Every worker should be making it a priority to save for retirement to ensure that they have a secure future ahead of them. Making an investment for when your older and unlikely to be able to work is important because you cannot live on SS alone. You will likely need to depend on your savings to make up what the difference is between the income you will need and the amount of your retirement benefits.

Unfortunately, some recent research has discovered that most people are falling far behind when it comes to investing the amount they will need for their investments to provide enough income for them long after their paychecks stop coming in.

Workers are not doing nearly enough to save money for old age

An estimated 33% of employees are saving under 5% of their income for retirement.

Now, while it is good news that a lot of people are saving at least a little money, the not so good news is that investing under 5% of earnings is well below what you will likely need to provide for yourself as a senior citizen. In fact, while the usual rule of thumb has been investing at minimum 10% of your income for your future retirement, even this probably is not enough given the lower future returns that are expected, increasing healthcare costs and longer lifespans.

Instead, most future retirees will probably need to start investing about 15% to 20% of their earnings, which includes any employer match, if they desire a comfortable standard of living when they are in their later years.

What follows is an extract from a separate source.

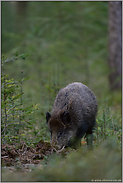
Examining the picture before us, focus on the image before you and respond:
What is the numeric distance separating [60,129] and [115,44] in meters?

How can you save even more for retirement?

While it is easy to say that workers need to save over 5% of their income, it is harder to do that in reality. In fact, if it were so easy to invest enough, it is likely many people would be doing that already.

There are a few techniques most people could implement that could help increase their savings rate. To raise the amount of your income that you are putting aside:

  • Save your raises. When you get an increase to your salary, it should be put into investments before you can get used to having the extra money — especially if you are currently saving under 5% of your income. You are not yet reliant on that extra money so you could keep living on what your current budget is and add put your extra earnings into your retirement plan.
  • Inch up your contributions to your retirement account. If you are able to increase your retirement account contributions slowly over time, you could gradually start putting in the necessary lifestyle changes that will enable you to invest 15% of your income. For instance, try increasing your contribution by about 1% and see if you could still live without any debt. You probably will not notice any difference. Once you start getting used to that, then raise it by another 1%.
  • Make a big change. A lot of small budget cuts could be difficult to sustain, but one huge lifestyle change could be easier. For example, if you were to downsize to a smaller home or cheaper car, you could divert additional money to your retirement savings and you should hopefully acclimate fast to your new circumstances without having to constantly deprive yourself of the small pleasures.

If these approaches do not work for you but you are among the 1/3 of Americans that contribute less than 5% of your total income to retirement, it is important to search for a solution that will let you invest more. You will need savings later on in life, and the sooner you invest enough of your income into retirement, the easier it will be for you to build up that nest egg.